In tf1, Base APIs were converted to low-level API: Enter, Switch, Exit, Merge, NextIteration. Switch and Merge manage start and ends of conditional execution, dead tensors flow thorugh untaken path as well. Enter, Exit and NextIteration manage frames for while loops, one frame per loop iteration. It allows ops in loop body to run multiple times.

See this paper and this whitepaper for control-flow ops implementation

In tf2, it is replaced with some functional ops of If and While. but getting lowered (i.e. inline)to tf1 before execution at least at the time of this video

Inside tf.function, python control flow is converted to base API using Autograph

1.3. Resource

Resource represents Stateful object in tensorflow (with DT_RESOURCE dtype). For example, tf.Variable is one of the resource.

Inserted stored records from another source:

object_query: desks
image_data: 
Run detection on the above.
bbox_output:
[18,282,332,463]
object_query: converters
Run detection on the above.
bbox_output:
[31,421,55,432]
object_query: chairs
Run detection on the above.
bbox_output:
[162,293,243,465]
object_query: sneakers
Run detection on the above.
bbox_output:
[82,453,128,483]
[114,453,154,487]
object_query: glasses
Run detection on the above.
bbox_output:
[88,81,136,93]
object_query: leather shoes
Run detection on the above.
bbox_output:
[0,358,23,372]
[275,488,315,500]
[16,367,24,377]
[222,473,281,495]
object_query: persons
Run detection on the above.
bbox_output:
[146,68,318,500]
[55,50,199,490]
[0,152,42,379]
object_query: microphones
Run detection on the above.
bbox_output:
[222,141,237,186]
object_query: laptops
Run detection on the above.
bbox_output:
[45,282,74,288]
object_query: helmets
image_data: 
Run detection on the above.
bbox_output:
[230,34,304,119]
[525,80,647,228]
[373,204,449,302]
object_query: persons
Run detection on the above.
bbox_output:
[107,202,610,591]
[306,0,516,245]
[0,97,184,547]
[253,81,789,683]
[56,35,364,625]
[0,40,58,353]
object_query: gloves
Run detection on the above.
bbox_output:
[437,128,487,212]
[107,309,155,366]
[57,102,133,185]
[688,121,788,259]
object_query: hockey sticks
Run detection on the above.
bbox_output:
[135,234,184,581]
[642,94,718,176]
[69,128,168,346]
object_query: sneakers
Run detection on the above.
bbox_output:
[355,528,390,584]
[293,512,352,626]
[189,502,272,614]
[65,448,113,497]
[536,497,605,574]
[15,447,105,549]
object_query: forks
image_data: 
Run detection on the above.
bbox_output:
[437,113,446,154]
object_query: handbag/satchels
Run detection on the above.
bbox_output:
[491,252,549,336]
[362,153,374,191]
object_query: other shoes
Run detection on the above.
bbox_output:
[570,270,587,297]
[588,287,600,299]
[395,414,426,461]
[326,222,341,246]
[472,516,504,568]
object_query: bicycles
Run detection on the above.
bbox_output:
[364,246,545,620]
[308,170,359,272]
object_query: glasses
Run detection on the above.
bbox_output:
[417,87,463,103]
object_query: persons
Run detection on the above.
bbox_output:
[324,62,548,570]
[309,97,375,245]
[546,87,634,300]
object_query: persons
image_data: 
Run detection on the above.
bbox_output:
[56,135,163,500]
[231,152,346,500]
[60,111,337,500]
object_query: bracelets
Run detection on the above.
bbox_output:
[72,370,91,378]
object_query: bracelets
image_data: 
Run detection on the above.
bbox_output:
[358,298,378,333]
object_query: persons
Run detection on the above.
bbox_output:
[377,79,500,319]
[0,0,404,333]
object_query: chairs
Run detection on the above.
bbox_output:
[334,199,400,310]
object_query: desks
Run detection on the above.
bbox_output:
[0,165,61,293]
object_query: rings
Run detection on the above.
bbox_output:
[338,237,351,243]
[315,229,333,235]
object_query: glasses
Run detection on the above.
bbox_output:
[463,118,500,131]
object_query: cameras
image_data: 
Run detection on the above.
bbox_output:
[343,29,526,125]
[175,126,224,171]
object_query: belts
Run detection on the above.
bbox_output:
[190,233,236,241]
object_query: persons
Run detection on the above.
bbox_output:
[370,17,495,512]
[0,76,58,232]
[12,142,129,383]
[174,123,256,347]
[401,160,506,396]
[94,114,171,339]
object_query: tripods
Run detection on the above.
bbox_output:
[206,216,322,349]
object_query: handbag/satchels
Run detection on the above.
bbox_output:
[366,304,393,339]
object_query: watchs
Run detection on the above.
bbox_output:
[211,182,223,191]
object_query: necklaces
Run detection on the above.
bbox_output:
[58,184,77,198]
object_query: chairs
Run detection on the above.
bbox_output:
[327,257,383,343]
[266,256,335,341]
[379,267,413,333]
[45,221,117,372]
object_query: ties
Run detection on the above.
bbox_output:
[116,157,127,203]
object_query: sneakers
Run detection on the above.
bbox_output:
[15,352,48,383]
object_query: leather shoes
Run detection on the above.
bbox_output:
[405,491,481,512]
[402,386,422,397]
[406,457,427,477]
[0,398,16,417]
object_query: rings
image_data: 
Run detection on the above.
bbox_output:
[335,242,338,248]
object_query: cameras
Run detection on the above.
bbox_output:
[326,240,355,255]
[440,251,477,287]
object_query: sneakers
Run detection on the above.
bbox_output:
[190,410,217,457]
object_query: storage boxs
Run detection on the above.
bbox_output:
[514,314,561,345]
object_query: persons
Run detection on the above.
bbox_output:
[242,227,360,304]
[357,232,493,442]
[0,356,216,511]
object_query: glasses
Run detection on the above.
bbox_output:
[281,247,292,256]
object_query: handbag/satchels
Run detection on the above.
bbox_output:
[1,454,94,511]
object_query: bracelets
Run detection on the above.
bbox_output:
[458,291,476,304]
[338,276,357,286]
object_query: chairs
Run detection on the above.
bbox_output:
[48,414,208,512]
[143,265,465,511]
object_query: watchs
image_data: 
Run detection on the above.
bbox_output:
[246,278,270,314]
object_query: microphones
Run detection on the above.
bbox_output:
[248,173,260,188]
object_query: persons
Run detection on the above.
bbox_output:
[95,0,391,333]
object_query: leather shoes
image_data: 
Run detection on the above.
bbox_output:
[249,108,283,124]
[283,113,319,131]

Marking Statefulness will enforce:

  • no constant folding (because variable might be updated)
  • no common subexpression elimination (otherwise all layers will be intiailized with the same random values)

A tf.Variable is a handler (i.e. pointer) to some underlying Tensor. Reading/Writing handler will insert the ReadVariableOp and AssignVariableOp operations.

2. Trace

When a function decorated with @tf.function get executed, it will be traced (not when they get defined) into tf.Graph. During tracing, shape inference is also happening. Traced graph will be cached.

Importantly, tf.Graph-level tracing allows unknown shape by feeding something like tf.TensorSpec([1, None]) to input_signature. This prevents tf from retracing the graph when specialising shape are feeded.

2.1. PolymorphicFunction

tf.Graph is not enabled by default in eager mode, tf2 builds a graph by decorating tf.function and tracing, see tf.function doc and PolymorphicFunction doc

Basically, tf.function creates a PolymorphicFunction (or GenericFunction), which can encapsulates several tf.Graph, further decorating with jit_compile=True will trigger the compilation

PolymorphicFunction tf.function wraps a Python function, returning a PolymorphicFunction object. It manages a set of ConcreteFunctions and automatically picks the right one for your inputs. The interface can be forced with input_signature with tf.TensorSpec

# f is a PolymorphicFunction
@tf.function
def f(x):
  return x + 1

# input_signature can be constrainted with tf.TensorSpec
@tf.function(input_signature=[tf.TensorSpec([1, None])])
def constrained_foo(t):
  print("tracing...")
  return t

2.2. ConcreteFunction

When fed with TensorSpec arguments into GenericFunction, it traces to create a tf.Graph and wraps it in a ConcreteFunction, also known as a trace.

# f.get_concrete_function(TensorSpec()) returns a ConcreteFunction
concrete_function = f.get_concrete_function(tf.TensorSpec((1,), dtype=tf.int32))

# if a specific tensor is passed, it is abstracted into a TensorSpec by ignoring its values
concrete_function = f.get_concrete_function(tf.constant([1.]))

Signature of concrete function can be accessed by concrete_function.inputs and concrete_function.outputs. Both of them are SymbolicTensor.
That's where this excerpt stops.